Tras el empate, el sábado último en el Leoncio Benítez, frente a Independiente de Chivilcoy, el entrenador Alberto Boggio destacó la respuesta anímica de un equipo que jugó gran parte del encuentro con un hombre menos.
Luego de un desarrollo accidentado y cuesta arriba en el juego, Boggio analizó el desempeño de sus dirigidos poniendo el foco en «la actitud y la entereza mental que demostramos en el campo de juego».
Aunque el técnico aclaró que un empate en condición de local «no es un resultado para festejar», sí consideró «fundamental la reacción colectiva para rescatar un punto» dadas las circunstancias del encuentro.
El partido se vio condicionado desde los 25 minutos de la primera etapa por la expulsión temprana de Martín Ojeda, lo que obligó a Boca Unidos a abandonar su postura ofensiva inicial y reacomodarse con diez futbolistas en una cancha de dimensiones amplias que exigía un despliegue físico superior.
Durante el entretiempo, la premisa del cuerpo técnico fue evitar que el equipo perdiera el eje y redoblara esfuerzos para no desenfocarse ante un rival que jugaba con la tranquilidad del hombre de más.
El desafío fue mayor sobre el cierre del partido, cuando el árbitro sancionó un polémico penal a favor de Independiente y que Boggio cuestionó abiertamente. Pese a que el contexto parecía indicar que el «aurirrojo» se quedaría con las manos vacías, el entrenador subrayó que «el grupo demostró coraje y la entrega que viene sosteniendo en esta etapa del torneo».
Esto le permite al equipo correntino mantenerse invicto en la Zona A de la Reválida y estar en una posición expectante en las posiciones, alejándose simultáneamente de la preocupación por la permanencia.
En el plano individual, el encuentro sirvió para consolidar el presente de Ramón Piedrabuena, quien anotó su primer gol en este salto de categoría que dió el futbolista mercedeño.
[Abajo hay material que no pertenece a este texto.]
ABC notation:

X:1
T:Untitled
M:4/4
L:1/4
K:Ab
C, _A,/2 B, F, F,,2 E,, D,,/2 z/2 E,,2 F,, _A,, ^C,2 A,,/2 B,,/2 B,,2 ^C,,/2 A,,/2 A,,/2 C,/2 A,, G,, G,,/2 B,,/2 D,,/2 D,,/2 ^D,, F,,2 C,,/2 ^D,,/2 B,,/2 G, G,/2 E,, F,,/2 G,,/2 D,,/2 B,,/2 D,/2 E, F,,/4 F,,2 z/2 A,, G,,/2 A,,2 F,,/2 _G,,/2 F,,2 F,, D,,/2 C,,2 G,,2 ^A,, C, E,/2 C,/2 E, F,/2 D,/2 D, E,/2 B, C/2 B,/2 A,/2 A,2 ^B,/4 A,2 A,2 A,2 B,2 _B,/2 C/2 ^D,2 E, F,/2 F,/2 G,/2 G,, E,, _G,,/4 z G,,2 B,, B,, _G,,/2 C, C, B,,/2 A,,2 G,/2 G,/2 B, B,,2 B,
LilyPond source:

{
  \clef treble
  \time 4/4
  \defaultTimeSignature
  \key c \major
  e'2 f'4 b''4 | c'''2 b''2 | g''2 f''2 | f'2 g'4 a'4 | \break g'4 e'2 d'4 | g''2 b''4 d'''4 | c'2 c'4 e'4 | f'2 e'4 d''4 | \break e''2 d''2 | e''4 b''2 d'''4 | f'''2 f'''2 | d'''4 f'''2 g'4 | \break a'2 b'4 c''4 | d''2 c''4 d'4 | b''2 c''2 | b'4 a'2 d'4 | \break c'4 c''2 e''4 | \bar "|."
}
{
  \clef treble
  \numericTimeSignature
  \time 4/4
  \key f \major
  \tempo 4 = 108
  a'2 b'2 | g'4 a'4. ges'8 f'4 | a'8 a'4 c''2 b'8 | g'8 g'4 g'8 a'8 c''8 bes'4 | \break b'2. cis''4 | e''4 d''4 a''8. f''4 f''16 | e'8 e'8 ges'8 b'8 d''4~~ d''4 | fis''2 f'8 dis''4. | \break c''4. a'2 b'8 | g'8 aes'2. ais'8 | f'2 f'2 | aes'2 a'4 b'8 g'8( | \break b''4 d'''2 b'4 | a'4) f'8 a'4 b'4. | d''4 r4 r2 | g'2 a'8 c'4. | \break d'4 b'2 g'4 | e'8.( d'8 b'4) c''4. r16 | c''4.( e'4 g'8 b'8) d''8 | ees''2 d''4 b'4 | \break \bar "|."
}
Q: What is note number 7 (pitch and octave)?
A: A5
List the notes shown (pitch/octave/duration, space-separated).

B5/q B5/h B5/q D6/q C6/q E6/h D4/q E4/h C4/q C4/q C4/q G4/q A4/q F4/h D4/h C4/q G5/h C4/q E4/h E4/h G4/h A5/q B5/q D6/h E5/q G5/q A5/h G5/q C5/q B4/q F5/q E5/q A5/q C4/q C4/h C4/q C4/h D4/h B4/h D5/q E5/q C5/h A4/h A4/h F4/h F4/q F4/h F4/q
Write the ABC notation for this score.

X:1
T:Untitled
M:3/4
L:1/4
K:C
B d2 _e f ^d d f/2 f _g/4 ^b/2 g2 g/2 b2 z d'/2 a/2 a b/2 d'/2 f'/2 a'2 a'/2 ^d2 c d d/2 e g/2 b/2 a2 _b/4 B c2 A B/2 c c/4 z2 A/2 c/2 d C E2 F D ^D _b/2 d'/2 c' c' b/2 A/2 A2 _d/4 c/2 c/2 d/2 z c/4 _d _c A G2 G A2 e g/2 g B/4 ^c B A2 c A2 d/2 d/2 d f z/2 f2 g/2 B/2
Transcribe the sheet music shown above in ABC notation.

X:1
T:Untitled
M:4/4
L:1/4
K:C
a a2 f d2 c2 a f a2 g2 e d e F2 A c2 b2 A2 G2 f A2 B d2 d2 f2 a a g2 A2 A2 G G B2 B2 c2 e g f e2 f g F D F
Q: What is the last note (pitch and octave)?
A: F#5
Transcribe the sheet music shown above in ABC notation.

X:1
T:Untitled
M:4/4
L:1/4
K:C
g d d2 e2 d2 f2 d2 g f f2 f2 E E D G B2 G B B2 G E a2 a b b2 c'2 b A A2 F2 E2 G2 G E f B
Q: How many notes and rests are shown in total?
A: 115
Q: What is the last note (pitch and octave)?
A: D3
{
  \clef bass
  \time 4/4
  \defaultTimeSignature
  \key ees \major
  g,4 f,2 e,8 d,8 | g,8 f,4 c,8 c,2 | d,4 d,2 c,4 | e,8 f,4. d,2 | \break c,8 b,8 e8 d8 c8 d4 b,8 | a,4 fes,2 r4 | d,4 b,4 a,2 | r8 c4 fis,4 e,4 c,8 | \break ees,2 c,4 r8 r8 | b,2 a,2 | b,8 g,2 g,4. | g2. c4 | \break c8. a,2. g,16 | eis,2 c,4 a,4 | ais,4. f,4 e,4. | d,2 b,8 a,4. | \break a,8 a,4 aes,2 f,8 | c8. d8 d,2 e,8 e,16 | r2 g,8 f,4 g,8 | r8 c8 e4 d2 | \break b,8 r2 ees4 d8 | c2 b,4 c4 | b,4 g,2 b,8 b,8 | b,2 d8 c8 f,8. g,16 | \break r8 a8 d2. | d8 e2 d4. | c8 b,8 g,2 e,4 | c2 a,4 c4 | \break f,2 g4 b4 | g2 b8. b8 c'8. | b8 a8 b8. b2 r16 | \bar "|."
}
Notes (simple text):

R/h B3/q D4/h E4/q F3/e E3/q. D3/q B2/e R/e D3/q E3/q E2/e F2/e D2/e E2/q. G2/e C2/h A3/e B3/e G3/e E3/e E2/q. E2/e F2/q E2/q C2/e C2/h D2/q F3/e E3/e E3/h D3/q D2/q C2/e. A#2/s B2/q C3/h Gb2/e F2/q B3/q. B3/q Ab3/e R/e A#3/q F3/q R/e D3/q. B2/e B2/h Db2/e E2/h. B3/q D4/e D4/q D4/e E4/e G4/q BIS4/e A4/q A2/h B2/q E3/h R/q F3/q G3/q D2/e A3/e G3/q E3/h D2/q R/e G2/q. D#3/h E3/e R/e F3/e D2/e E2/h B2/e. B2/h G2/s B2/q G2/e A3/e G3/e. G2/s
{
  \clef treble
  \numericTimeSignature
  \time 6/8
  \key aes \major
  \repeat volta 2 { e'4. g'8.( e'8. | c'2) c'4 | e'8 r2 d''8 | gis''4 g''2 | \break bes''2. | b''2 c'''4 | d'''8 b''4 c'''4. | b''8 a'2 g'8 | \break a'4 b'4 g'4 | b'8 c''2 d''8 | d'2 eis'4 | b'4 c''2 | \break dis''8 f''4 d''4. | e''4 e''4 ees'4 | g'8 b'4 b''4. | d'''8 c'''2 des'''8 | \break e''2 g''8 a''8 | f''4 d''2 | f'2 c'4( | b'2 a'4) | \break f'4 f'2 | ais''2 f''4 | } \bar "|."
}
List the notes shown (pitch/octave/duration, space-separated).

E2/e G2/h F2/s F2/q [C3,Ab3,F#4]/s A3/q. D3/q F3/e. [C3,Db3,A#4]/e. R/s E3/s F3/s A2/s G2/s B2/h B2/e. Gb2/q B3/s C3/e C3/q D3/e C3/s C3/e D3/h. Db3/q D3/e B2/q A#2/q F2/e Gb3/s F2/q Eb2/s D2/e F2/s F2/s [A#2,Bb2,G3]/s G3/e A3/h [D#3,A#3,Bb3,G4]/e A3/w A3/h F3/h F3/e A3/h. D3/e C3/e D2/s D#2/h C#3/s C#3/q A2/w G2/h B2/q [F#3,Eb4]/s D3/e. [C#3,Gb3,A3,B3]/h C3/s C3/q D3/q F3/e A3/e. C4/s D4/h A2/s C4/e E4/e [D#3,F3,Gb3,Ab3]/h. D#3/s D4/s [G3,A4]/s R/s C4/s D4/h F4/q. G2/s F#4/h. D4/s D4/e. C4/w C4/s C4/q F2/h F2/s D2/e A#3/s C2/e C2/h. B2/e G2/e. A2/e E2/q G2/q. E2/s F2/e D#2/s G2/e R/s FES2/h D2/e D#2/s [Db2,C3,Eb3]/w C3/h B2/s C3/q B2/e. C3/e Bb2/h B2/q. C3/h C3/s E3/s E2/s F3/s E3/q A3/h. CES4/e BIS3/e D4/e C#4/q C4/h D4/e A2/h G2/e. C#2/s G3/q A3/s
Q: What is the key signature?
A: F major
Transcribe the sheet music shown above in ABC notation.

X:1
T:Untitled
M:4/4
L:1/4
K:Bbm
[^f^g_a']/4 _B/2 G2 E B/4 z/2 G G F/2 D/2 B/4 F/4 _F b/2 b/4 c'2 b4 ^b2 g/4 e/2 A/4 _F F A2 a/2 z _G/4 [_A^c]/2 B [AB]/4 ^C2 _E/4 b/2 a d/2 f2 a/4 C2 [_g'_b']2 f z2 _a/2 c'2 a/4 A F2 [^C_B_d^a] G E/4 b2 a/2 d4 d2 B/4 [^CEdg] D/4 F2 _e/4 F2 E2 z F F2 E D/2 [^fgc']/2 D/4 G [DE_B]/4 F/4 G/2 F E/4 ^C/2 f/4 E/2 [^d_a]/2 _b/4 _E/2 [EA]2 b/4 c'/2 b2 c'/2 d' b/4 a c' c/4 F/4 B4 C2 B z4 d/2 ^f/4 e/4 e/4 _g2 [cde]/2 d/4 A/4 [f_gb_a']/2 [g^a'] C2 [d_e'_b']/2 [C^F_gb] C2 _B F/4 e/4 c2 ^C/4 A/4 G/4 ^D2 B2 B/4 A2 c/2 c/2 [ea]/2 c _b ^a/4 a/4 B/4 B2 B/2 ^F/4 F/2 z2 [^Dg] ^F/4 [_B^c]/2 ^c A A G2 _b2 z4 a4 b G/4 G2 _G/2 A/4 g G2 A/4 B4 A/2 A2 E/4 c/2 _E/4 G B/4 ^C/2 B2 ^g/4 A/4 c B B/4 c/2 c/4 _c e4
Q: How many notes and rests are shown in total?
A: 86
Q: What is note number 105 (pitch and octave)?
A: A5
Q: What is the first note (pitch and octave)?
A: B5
Para Boggio, estas pruebas difíciles «forjan un temple especial en el plantel, venimos trabajando con una mentalidad distinta y la convicción clara de clasificar entre los primeros cinco para disputar la etapa de los playoffs».
Con la mirada puesta en el futuro inmediato, el técnico ya proyecta el duelo ante Sarmiento de Resistencia, donde deberá rearmar la estructura principal debido a las bajas por sanciones de Ojeda, Tiago Villanueva, además de seguir de cerca la evolución física de jugadores con molestias como Lautaro Ludueña y Miguel Fuyana. Ante este panorama, el descanso de la fecha libre será clave para recuperar piezas y planificar lo que el DT define como «otra final clave para las aspiraciones de Boca Unidos».
Este miércoles 12 se disputará la tercera fecha del grupo A de la Reválida y Boca Unidos tendrá fecha libre, recién retomará la competencia el fin de semana venidero.